That's what they aim Claude Cowork at. Every executive/leader I've shown Claude Cowork to has gone from 'what is AI' to 'vibecoding whole apps' in weeks. Then when Claude is down for an hour, they get visibly angry and don't remember how to do anything pre-Claude :)

I understand the impulse to provide a UI to manage codebases, etc. But my observation is that these people just ask Claude to do whatever it is they need done. Codebase needs managing? They just ask Claude to do it. No idea how to deploy an app? They just ask Claude to do it.

Any app built on top of this stack to 'make it easier' is competing with 'I don't care what's happening, just ask Claude to do it'.

I have seen people just generate large docs with Claude cowork and they themselves have not scrutinized it or know why/how it's useful. It's just kind of impressive in its volume and well formatedness. And then they dump it in your lap as being helpful

  • I have seen this happening with contracts. Using AI to help evaluate contracts is fine, but I'm getting 5-10 page Claude docs with dozens of asks that they haven't read and many of which don't make sense. I find it pretty counterproductive, because it makes negotiation almost impossible -- you can't tell what the other side wants, because they haven't even read the output.

  • > And then they dump it in your lap as being helpful

    I've been guilty of this and gotten pushback from my manager: "this feels like homework, cut these options down to 100 words each, max".

    Curation and refinement are even more important when you can have genAI generate reams of text.

    Seeking outside signals is even more important, like talking to customers, looking at real usage data, and more. It's too easy to trust believe what Claude tells you, even if you say "please argue against this idea", which you always should.

    • We often see this bizarre workflow where notes, like engineering notes, are converted to large prose using AI. And then, the large prose is converted back to short bullet points on the other end for summarization!

  • Yep, I've received a few powerpoints like that.

    I'm using Claude to write large files too, but it's a very iterative process and involves a lot of reading and correcting.

  • I'm beginning to see this in my industry (consulting). I was at a client site last week and in a room with some heavy hitters both from my side and client side but in a casual setting (lunch). Everyone was discussing how they sometimes "cheat" using genAI to put together decks when one of the out-of-the-blue 1 sentence questions that takes 4 hours to answer come down from the c-suite. They all said they heavily edit the output but at least it gives them a place to start. I have my doubts though, i wonder how many times they just take it as gospel and forward the deck on.

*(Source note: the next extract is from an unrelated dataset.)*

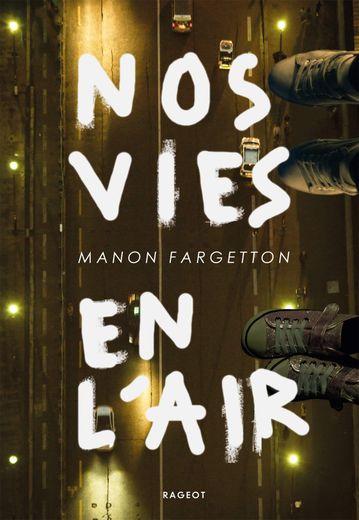 """""""Nos vies en l'air"""" de Manon Fargetton"""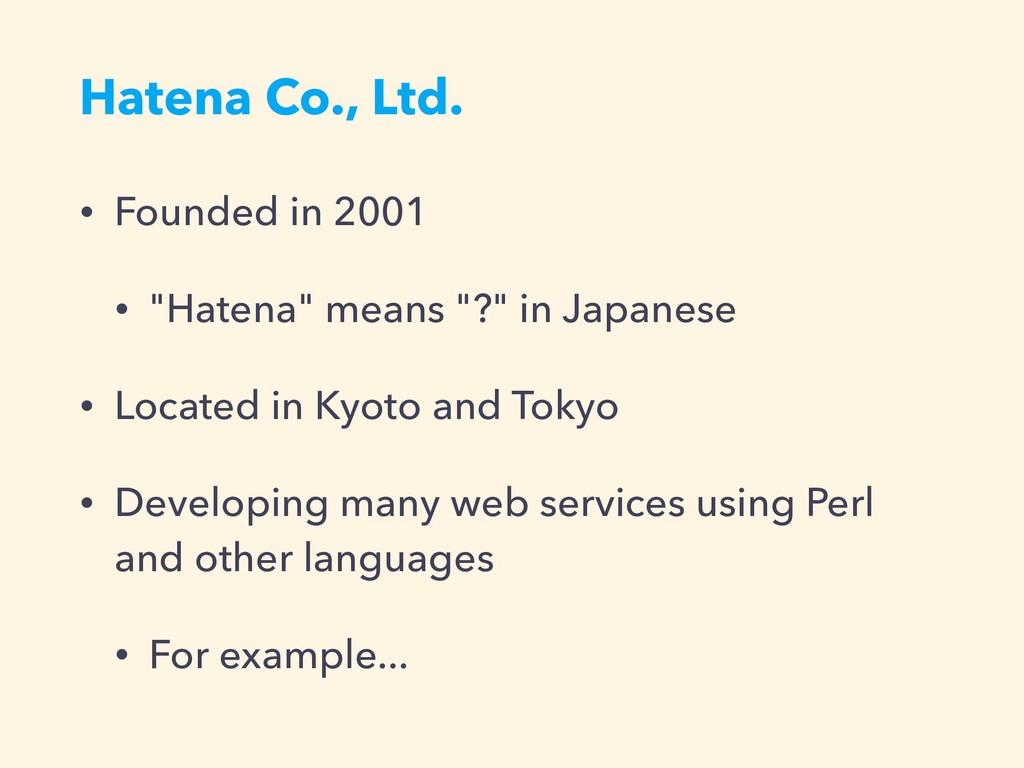 """Hatena Co., Ltd. • Founded in 2001 • """"Hatena"""" m..."""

    to be fair, i've been guilty of this with code. Ask claude to generate a python script that takes X as input and produces Y as output, run it, pipe to more, output looks ok but i don't check everything, write it to a file, send it on.

  • We've really reached the point where one person uses AI to create an impressive report based on a few prompts with some keywords, and the receiver uses another AI to summarize the report to a short TL;DR that's almost identical to the input prompts.

    • This, creating order from chaos (reducing entropy) is difficult and requires real intelligence. Inflating some small prompt into a wall of text and creating a bunch of entropy in the process is not as useful as it appears.

    • "Simplicity is the ultimate sophistication". I'm more impressed by a pithy sentence than 100 pages of statistical fluff.

    • This reminds me of that game of telephone. Eventually, the message gets morphed and transformed into something different from what was originally said. Is this really what we want?

  • clearly you just need to have your agent review, summarize, and take appropriate actions on the docs being sent to you.

  • I'm a victim of this. Very bad taste of AI generated gibberish that was obviously not read through before being sent.

> Then when Claude is down for an hour, they get visibly angry and don't remember how to do anything pre-Claude :)

The drug is scary when everyone is depending on it. I wonder what is future like.

  • The future is perpetually dealing with the fallout from all the vibe coding as the pool of people who'd have a shot at fixing it gets smaller and smaller. Shitty will be the new normal.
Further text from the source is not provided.